## WORK REQUEST
Each record that follows is to be duplicated exactly, though its pictures are not.
### RECORD EXCERPTS ###
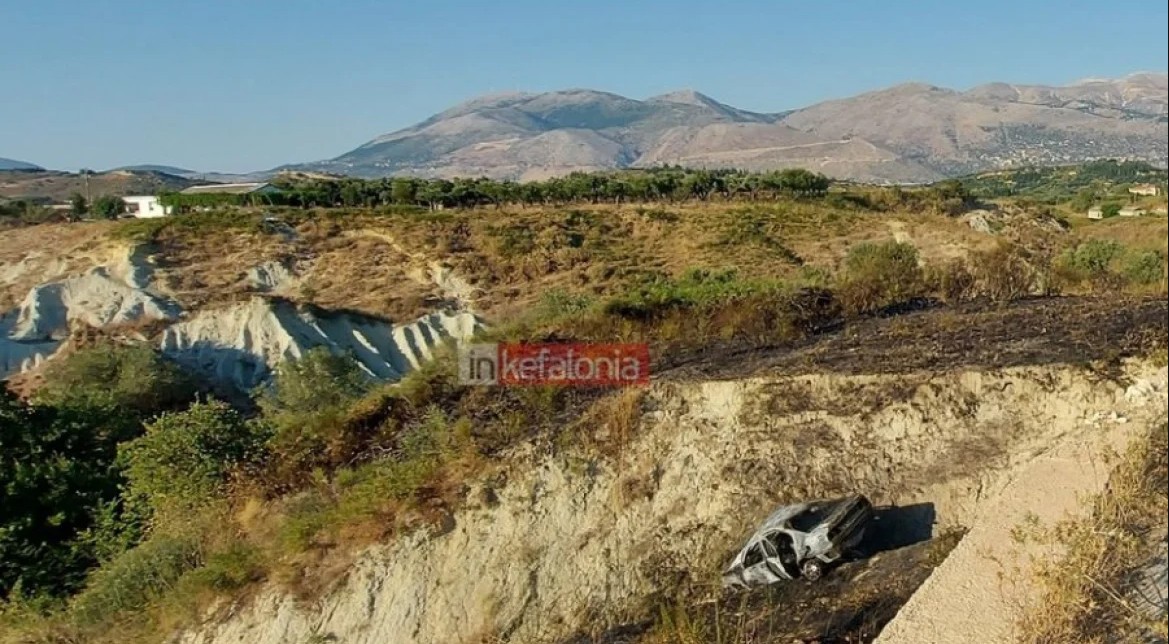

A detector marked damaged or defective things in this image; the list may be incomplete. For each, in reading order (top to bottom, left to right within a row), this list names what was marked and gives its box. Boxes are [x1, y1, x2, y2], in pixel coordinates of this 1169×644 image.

wrecked car [715, 493, 874, 589]
burnt car body [715, 493, 874, 589]
crashed white car [715, 493, 874, 589]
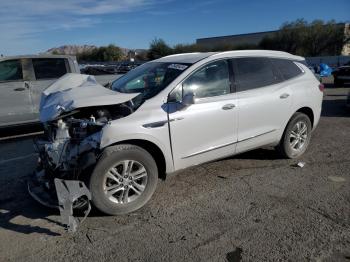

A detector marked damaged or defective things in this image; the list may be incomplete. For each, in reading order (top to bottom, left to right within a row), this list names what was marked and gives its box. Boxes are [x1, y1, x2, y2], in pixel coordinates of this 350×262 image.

crumpled hood [39, 73, 139, 122]
damaged white suv [28, 49, 324, 217]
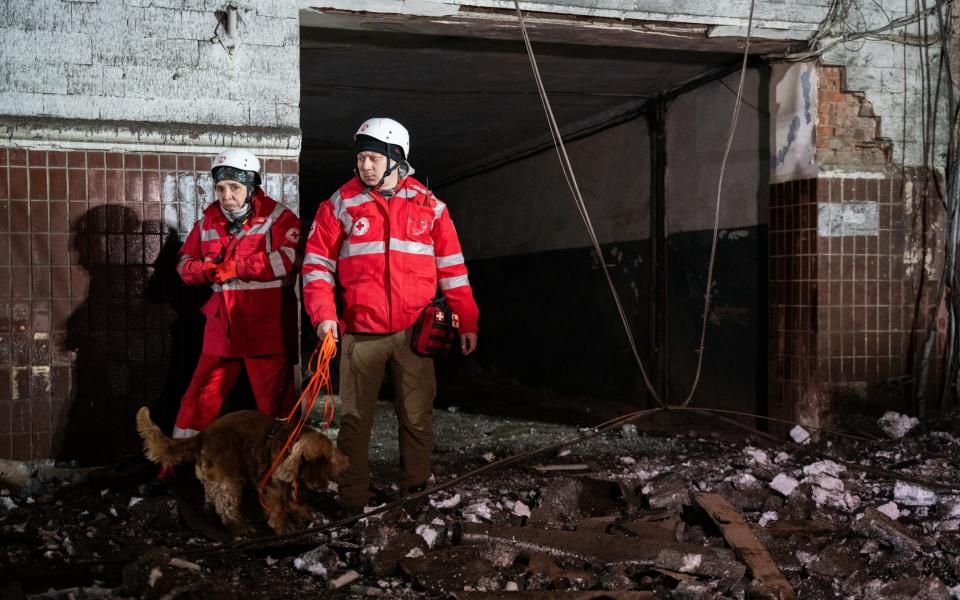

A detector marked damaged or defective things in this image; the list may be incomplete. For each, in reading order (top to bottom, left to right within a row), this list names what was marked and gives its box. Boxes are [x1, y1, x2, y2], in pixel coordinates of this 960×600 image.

damaged brick wall [0, 149, 298, 460]
damaged brick wall [764, 63, 944, 434]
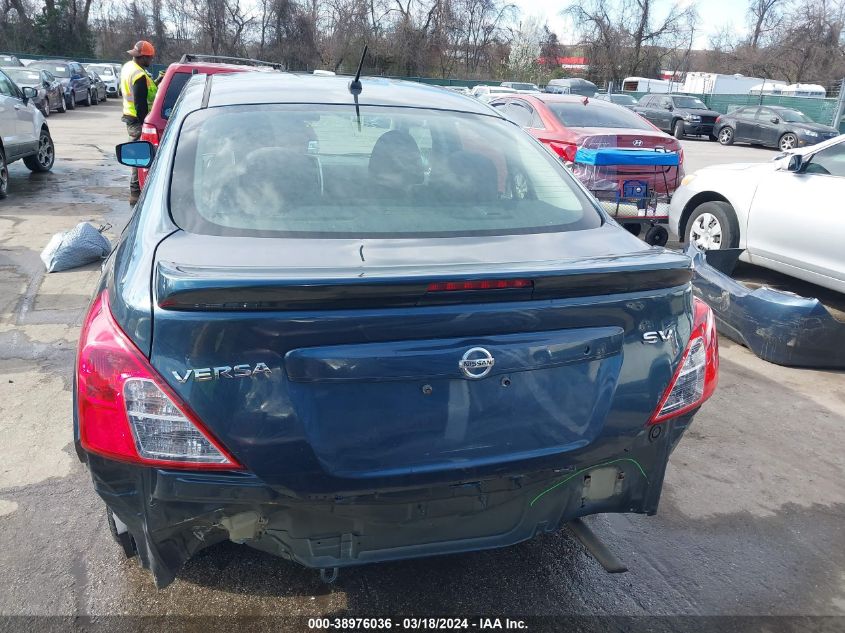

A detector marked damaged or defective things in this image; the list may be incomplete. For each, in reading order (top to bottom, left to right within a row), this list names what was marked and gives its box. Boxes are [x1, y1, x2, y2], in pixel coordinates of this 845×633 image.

damaged rear bumper [684, 244, 844, 368]
damaged rear bumper [84, 414, 692, 588]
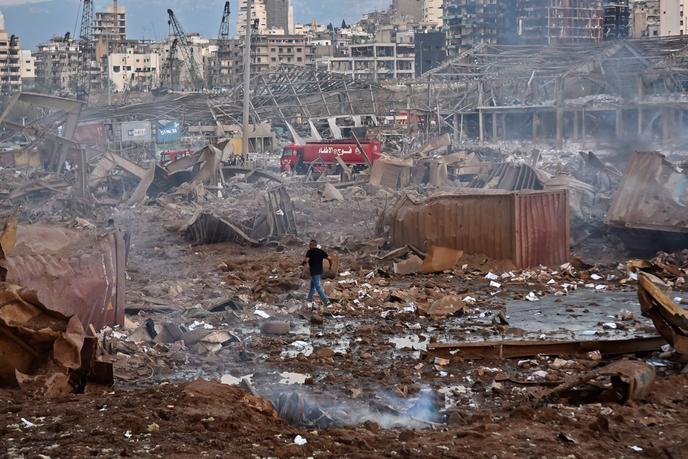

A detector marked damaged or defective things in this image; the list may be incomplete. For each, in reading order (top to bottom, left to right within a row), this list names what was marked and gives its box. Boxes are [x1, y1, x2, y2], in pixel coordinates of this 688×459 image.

rusty shipping container [388, 190, 568, 270]
rusty metal panel [388, 190, 568, 270]
rusty metal panel [608, 152, 688, 234]
rusty metal panel [4, 227, 125, 332]
rusty shipping container [4, 226, 126, 334]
###
## SOLUTION FOR THIS TASK
A detector marked damaged or defective things in this image; the list may be incomplete. For each, in reading order (top to bottom, left to right within a row), this list names what was marked and gives its box. Boxes are [x1, y1, x2, y2], in pixel coordinates of this 1169×644 image.

wrecked car [715, 493, 874, 589]
burnt car body [715, 493, 874, 589]
crashed white car [715, 493, 874, 589]

A detector marked damaged or defective things in this image; the list may be incomplete. For each, in reading order (top to bottom, left to right within a row), this list names what was marked and gives its box. Boxes are [x1, y1, x2, y2], in pixel coordinates of this 350×262 image.

crumpled hood [39, 73, 139, 122]
damaged white suv [28, 49, 324, 217]

A detector marked damaged or defective things in this image; the list may be incomplete. For each, in reading order (top to bottom, left to right within a row), this list names what was marked and gives its box. Boxes are [x1, y1, x2, y2], in pixel coordinates of this 960×600 image.

damaged brick wall [0, 149, 298, 460]
damaged brick wall [764, 63, 944, 434]

A detector marked damaged or defective things in this image; the list may be incomplete. For each, in reading order (top to bottom, left to right within a row), this list names what was marked and gives its box. Boxes are [x1, y1, x2, y2], in pixel coordinates of this 845×633 image.

damaged rear bumper [684, 244, 844, 368]
damaged rear bumper [84, 414, 692, 588]

A detector marked damaged or defective things in this image; the list may be incomplete. For each, in reading order (top to bottom, left to right within a row), this list names what was marked and gives its box. Boxes are [x1, y1, x2, y2], in pixel coordinates of this 688×459 image.

rusty shipping container [388, 190, 568, 270]
rusty metal panel [388, 190, 568, 270]
rusty metal panel [608, 152, 688, 234]
rusty metal panel [4, 227, 125, 332]
rusty shipping container [4, 226, 126, 334]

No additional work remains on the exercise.